[[ Source text open ]]

I believe you can sponsor him for a humanitarian visa. You should really talk to an agent.


----------



## kmarees1986 (Apr 23, 2012)

Can you approach the red cross or something to help obtain a passport for your husband without him having to return to Syria? I'm sure there are organisations that can help with this sort of thing...


----------



## Ash123 (Jun 27, 2013)

*passport*

"how is your husband going to come to Australia without a passport if he does recieve a visa?"

It is a question that I have asked so many times myself! And like all questions with the Australian immigration, I have never received a clear-cut answer. I never get answers from these people, just vague responses.

Also, yes my husband has applied for a humanitarian refugee visa. I have sponsored him for this one.

I don't know where he is going to have a visa stamped if he doesn't have a passport. I have no idea which agency issues travel documents in Greece. And because my husband has been unable to apply for asylum it makes it even more difficult.

I will contact the migration agent you have suggested and see what he has to say.

Thank you to everyone for all your responses.


----------



## kmarees1986 (Apr 23, 2012)

Hi Ash,

I was curious after I asked the question and did a bit of research. Not sure if it helps or not - but to enter Australia he may be able to come on another type of travel document if he can obtain one - the link for the outline of what documents are accepted is Travel Documents for Entry to Australia - Travelling to Australia - Border Security.

Best wishes and I hope that you get some good advice. Email [email protected] he is pretty quick at responding.


----------



## Ash123 (Jun 27, 2013)

Well, my husband had military ID, baptism certificates, our marriage certificate and this other form of Syrian ID called "kharaj qet" in Arabic


----------



## Nelly87 (Jul 3, 2011)

Is there any chance at all you can go live with _him_ somewhere instead so you can emotionally recover first? Your kids need their mum happy and their dad closeby  wherever that is - any other countries possible at all? Or even just where he is now?

I'm just blurting out the first thing that came to mind - I don't know if it's possible.


----------



## kmarees1986 (Apr 23, 2012)

Nelly87 said:


> Is there any chance at all you can go live with _him_ somewhere instead so you can emotionally recover first? Your kids need their mum happy and their dad closeby  wherever that is - any other countries possible at all? Or even just where he is now?

[[ Source text closed ]]

Aim of the task »
Carry on the forum thread about getting the husband a visa and travel documents, picking up right after its last line. The listing plays no part in this work.

[[ Dataset content open ]]

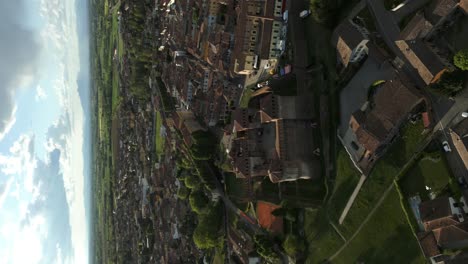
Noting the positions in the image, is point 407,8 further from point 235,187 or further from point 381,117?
point 235,187

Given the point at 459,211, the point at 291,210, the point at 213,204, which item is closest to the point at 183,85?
the point at 213,204

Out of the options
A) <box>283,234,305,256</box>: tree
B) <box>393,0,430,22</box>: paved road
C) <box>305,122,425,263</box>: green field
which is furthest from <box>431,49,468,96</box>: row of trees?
<box>283,234,305,256</box>: tree

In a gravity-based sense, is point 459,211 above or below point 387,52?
below

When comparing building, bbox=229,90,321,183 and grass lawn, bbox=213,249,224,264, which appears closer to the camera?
building, bbox=229,90,321,183

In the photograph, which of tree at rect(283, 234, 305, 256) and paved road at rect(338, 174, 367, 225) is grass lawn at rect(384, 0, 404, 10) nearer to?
paved road at rect(338, 174, 367, 225)

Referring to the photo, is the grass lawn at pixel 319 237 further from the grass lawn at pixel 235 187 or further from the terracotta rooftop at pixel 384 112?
the grass lawn at pixel 235 187

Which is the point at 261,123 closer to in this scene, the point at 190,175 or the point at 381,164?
the point at 381,164

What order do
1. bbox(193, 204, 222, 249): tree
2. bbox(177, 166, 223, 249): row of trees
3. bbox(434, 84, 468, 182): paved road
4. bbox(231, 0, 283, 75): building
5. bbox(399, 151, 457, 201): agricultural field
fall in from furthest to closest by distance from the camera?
bbox(177, 166, 223, 249): row of trees
bbox(193, 204, 222, 249): tree
bbox(231, 0, 283, 75): building
bbox(399, 151, 457, 201): agricultural field
bbox(434, 84, 468, 182): paved road
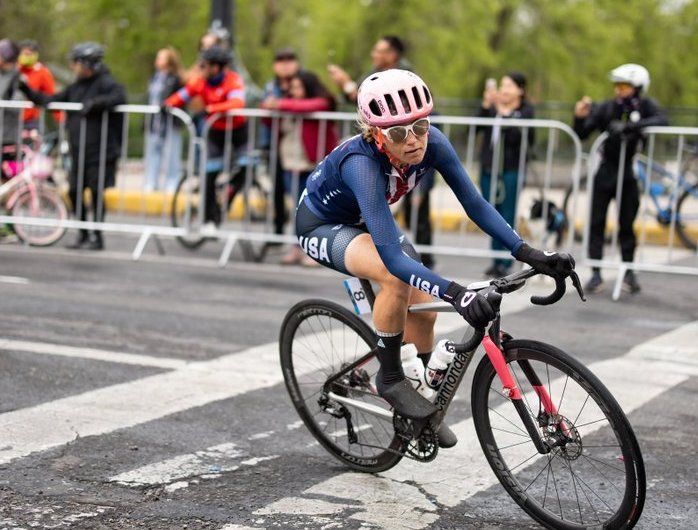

[[ Dataset content closed ]]

Response to this exercise »
> 
> I'm just blurting out the first thing that came to mind - I don't know if it's possible.


Her daughter doesn't have a passport Nelly. Really is a tough and sad situation


----------



## Nelly87 (Jul 3, 2011)

kmarees1986 said:


> Her daughter doesn't have a passport Nelly. Really is a tough and sad situation


Ah I missed that, sorry!

Yes it is a heartbreaking situation. Just horrible... nobody should have to deal with such things and I really hope a migration agent can find a way for them to all reunite in time. Fear of a situation like this is exactly why my partner and I won't even consider children until everything is set in stone and safe - because I would not be able to do it without him near me. Imagining that just breaks my heart, so I can't even imagine how horrible it must be to live it.


----------



## Nunu (Dec 30, 2011)

I'm so sorry, your situation is a really tough one..
I also gave birth without my husband present and my 3 month old daughter hasn't met her father yet.. It really is depressing.. 

About your daughters passport, my mum and I were in the same situation (non present father) and my mother went to an attorney and he wrote a stat dec that stated the situation and the passport office accepted it.. They put us through hell first but we got it in the end!

My mother and I were also refugees travelling from turkey and we didn't have passports either.. We went to the Australian embassy in Ankara provided little ID (my mothers ID, my birth certificate UN papers) and we received a travel document to Australia with a paper visa label on it.. 

Like everyone said, speak to a migration agent they will give you some great advice..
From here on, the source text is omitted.